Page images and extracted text
————————

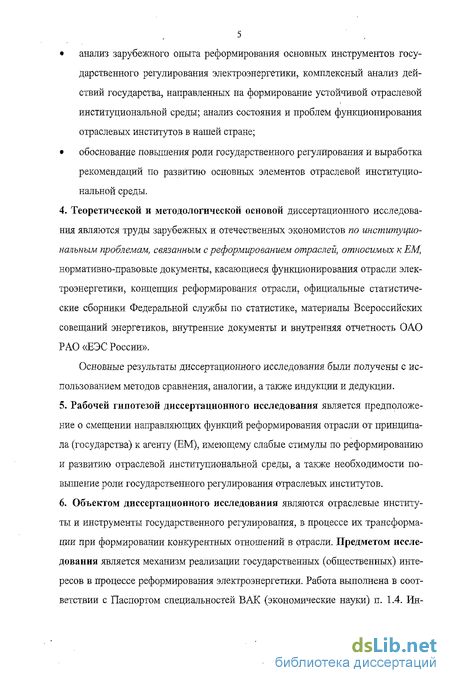 5

• анализ зарубежного опыта реформирования основных инструментов государственного регулирования электроэнергетики, комплексный анализ действий государства, направленных на формирование устойчивой отраслевой институциональной среды; анализ состояния и проблем функционирования отраслевых институтов в нашей стране;

• обоснование повышения роли государственного регулирования и выработка рекомендаций по развитию основных элементов отраслевой институциональной среды.

4. Теоретической и методологической основой диссертационного исследования являются труды зарубежных и отечественных экономистов по институциональным проблемам, связанным с реформированием отраслей, относимых к ЕМ, нормативно-правовые документы, касающиеся функционирования отрасли электроэнергетики, концепция реформирования отрасли, официальные статистические сборники Федеральной службы по статистике, материалы Всероссийских совещаний энергетиков, внутренние документы и внутренняя отчетность ОАО РАО «ЕЭС России».

Основные результаты диссертационного исследования были получены с использованием методов сравнения, аналогии, а также индукции и дедукции.

5. Рабочей гипотезой диссертационного исследования является предположение о смещении направляющих функций реформирования отрасли от принципала (государства) к агенту (ЕМ), имеющему слабые стимулы по реформированию и развитию отраслевой институциональной среды, а также необходимости повышение роли государственного регулирования отраслевых институтов.

6. Объектом диссертационного исследования являются отраслевые институты и инструменты государственного регулирования, в процессе их трансформации при формировании конкурентных отношений в отрасли. Предметом исследования является механизм реализации государственных (общественных) интересов в процессе реформирования электроэнергетики. Работа выполнена в соответствии с Паспортом специальностей ВАК (экономические науки) п. 1.4. Ин-

dsLib.net
библиотека диссертаций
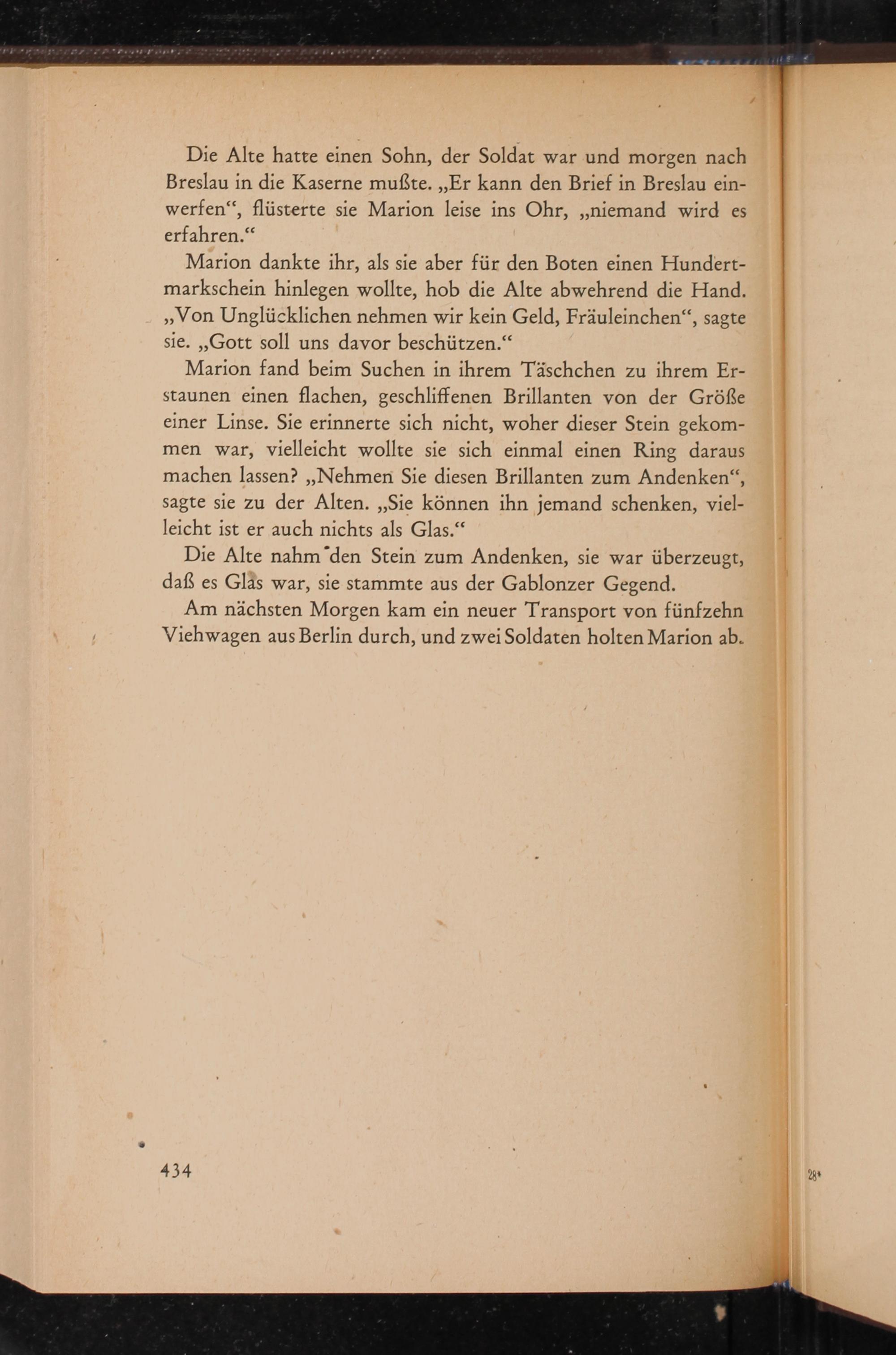 Die Alte hatte einen Sohn, der Soldat war und morgen nach Breslau in die Kaserne mußte. „Er kann den Brief in Breslau einwerfen“, flüsterte sie Marion leise ins Ohr, „niemand wird es erfahren.“

Marion dankte ihr, als sie aber für den Boten einen Hundertmarkschein hinlegen wollte, hob die Alte abwehrend die Hand. „Von Unglücklichen nehmen wir kein Geld, Fräuleinchen“, sagte sie. „Gott soll uns davor beschützen.“

Marion fand beim Suchen in ihrem Täschchen zu ihrem Erstaunen einen flachen, geschliffenen Brillanten von der Größe einer Linse. Sie erinnerte sich nicht, woher dieser Stein gekommen war, vielleicht wollte sie sich einmal einen Ring daraus machen lassen? „Nehmen Sie diesen Brillanten zum Andenken“, sagte sie zu der Alten. „Sie können ihn jemand schenken, vielleicht ist er auch nichts als Glas.“

Die Alte nahm den Stein zum Andenken, sie war überzeugt, daß es Glas war, sie stammte aus der Gablonzer Gegend.

Am nächsten Morgen kam ein neuer Transport von fünfzehn Viehwagen aus Berlin durch, und zwei Soldaten holten Marion ab.

434

28*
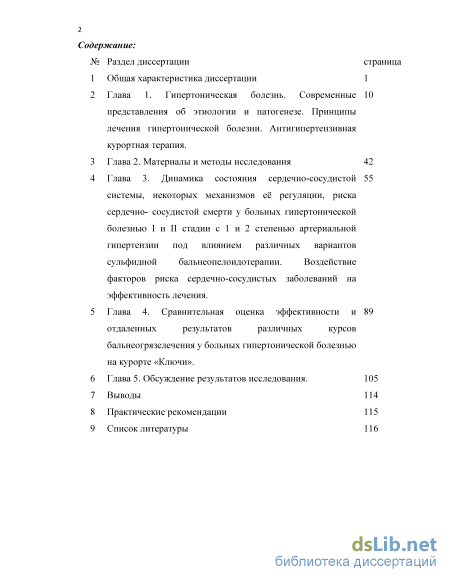 2

Содержание:

| № | Раздел диссертации | страница |
|---|---|---|
| 1 | Общая характеристика диссертации | 1 |
| 2 | Глава 1. Гипертоническая болезнь. Современные представления об этиологии и патогенезе. Принципы лечения гипертонической болезни. Антигипертензивная курортная терапия. | 10 |
| 3 | Глава 2. Материалы и методы исследования | 42 |
| 4 | Глава 3. Динамика состояния сердечно-сосудистой системы, некоторых механизмов её регуляции, риска сердечно- сосудистой смерти у больных гипертонической болезнью I и II стадии с 1 и 2 степенью артериальной гипертензии под влиянием различных вариантов сульфидной бальнеопелоидотерапии. Воздействие факторов риска сердечно-сосудистых заболеваний на эффективность лечения. | 55 |
| 5 | Глава 4. Сравнительная оценка эффективности и отдаленных результатов различных курсов бальнеогрязелечения у больных гипертонической болезнью на курорте «Ключи». | 89 |
| 6 | Глава 5. Обсуждение результатов исследования. | 105 |
| 7 | Выводы | 114 |
| 8 | Практические рекомендации | 115 |
| 9 | Список литературы | 116 |

dsLib.net
библиотека диссертаций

————————

§ **What to work on**: The job is to copy all the records precisely while omitting any picture.

§ **Finished exercise**:
 5

• анализ зарубежного опыта реформирования основных инструментов государственного регулирования электроэнергетики, комплексный анализ действий государства, направленных на формирование устойчивой отраслевой институциональной среды; анализ состояния и проблем функционирования отраслевых институтов в нашей стране;

• обоснование повышения роли государственного регулирования и выработка рекомендаций по развитию основных элементов отраслевой институциональной среды.

4. Теоретической и методологической основой диссертационного исследования являются труды зарубежных и отечественных экономистов по институциональным проблемам, связанным с реформированием отраслей, относимых к ЕМ, нормативно-правовые документы, касающиеся функционирования отрасли электроэнергетики, концепция реформирования отрасли, официальные статистические сборники Федеральной службы по статистике, материалы Всероссийских совещаний энергетиков, внутренние документы и внутренняя отчетность ОАО РАО «ЕЭС России».

Основные результаты диссертационного исследования были получены с использованием методов сравнения, аналогии, а также индукции и дедукции.

5. Рабочей гипотезой диссертационного исследования является предположение о смещении направляющих функций реформирования отрасли от принципала (государства) к агенту (ЕМ), имеющему слабые стимулы по реформированию и развитию отраслевой институциональной среды, а также необходимости повышение роли государственного регулирования отраслевых институтов.

6. Объектом диссертационного исследования являются отраслевые институты и инструменты государственного регулирования, в процессе их трансформации при формировании конкурентных отношений в отрасли. Предметом исследования является механизм реализации государственных (общественных) интересов в процессе реформирования электроэнергетики. Работа выполнена в соответствии с Паспортом специальностей ВАК (экономические науки) п. 1.4. Ин-

dsLib.net
библиотека диссертаций
 Die Alte hatte einen Sohn, der Soldat war und morgen nach Breslau in die Kaserne mußte. „Er kann den Brief in Breslau einwerfen“, flüsterte sie Marion leise ins Ohr, „niemand wird es erfahren.“

Marion dankte ihr, als sie aber für den Boten einen Hundertmarkschein hinlegen wollte, hob die Alte abwehrend die Hand. „Von Unglücklichen nehmen wir kein Geld, Fräuleinchen“, sagte sie. „Gott soll uns davor beschützen.“

Marion fand beim Suchen in ihrem Täschchen zu ihrem Erstaunen einen flachen, geschliffenen Brillanten von der Größe einer Linse. Sie erinnerte sich nicht, woher dieser Stein gekommen war, vielleicht wollte sie sich einmal einen Ring daraus machen lassen? „Nehmen Sie diesen Brillanten zum Andenken“, sagte sie zu der Alten. „Sie können ihn jemand schenken, vielleicht ist er auch nichts als Glas.“

Die Alte nahm den Stein zum Andenken, sie war überzeugt, daß es Glas war, sie stammte aus der Gablonzer Gegend.

Am nächsten Morgen kam ein neuer Transport von fünfzehn Viehwagen aus Berlin durch, und zwei Soldaten holten Marion ab.

434

28*
 2

Содержание:

| № | Раздел диссертации | страница |
|---|---|---|
| 1 | Общая характеристика диссертации | 1 |
| 2 | Глава 1. Гипертоническая болезнь. Современные представления об этиологии и патогенезе. Принципы лечения гипертонической болезни. Антигипертензивная курортная терапия. | 10 |
| 3 | Глава 2. Материалы и методы исследования | 42 |
| 4 | Глава 3. Динамика состояния сердечно-сосудистой системы, некоторых механизмов её регуляции, риска сердечно- сосудистой смерти у больных гипертонической болезнью I и II стадии с 1 и 2 степенью артериальной гипертензии под влиянием различных вариантов сульфидной бальнеопелоидотерапии. Воздействие факторов риска сердечно-сосудистых заболеваний на эффективность лечения. | 55 |
| 5 | Глава 4. Сравнительная оценка эффективности и отдаленных результатов различных курсов бальнеогрязелечения у больных гипертонической болезнью на курорте «Ключи». | 89 |
| 6 | Глава 5. Обсуждение результатов исследования. | 105 |
| 7 | Выводы | 114 |
| 8 | Практические рекомендации | 115 |
| 9 | Список литературы | 116 |

dsLib.net
библиотека диссертаций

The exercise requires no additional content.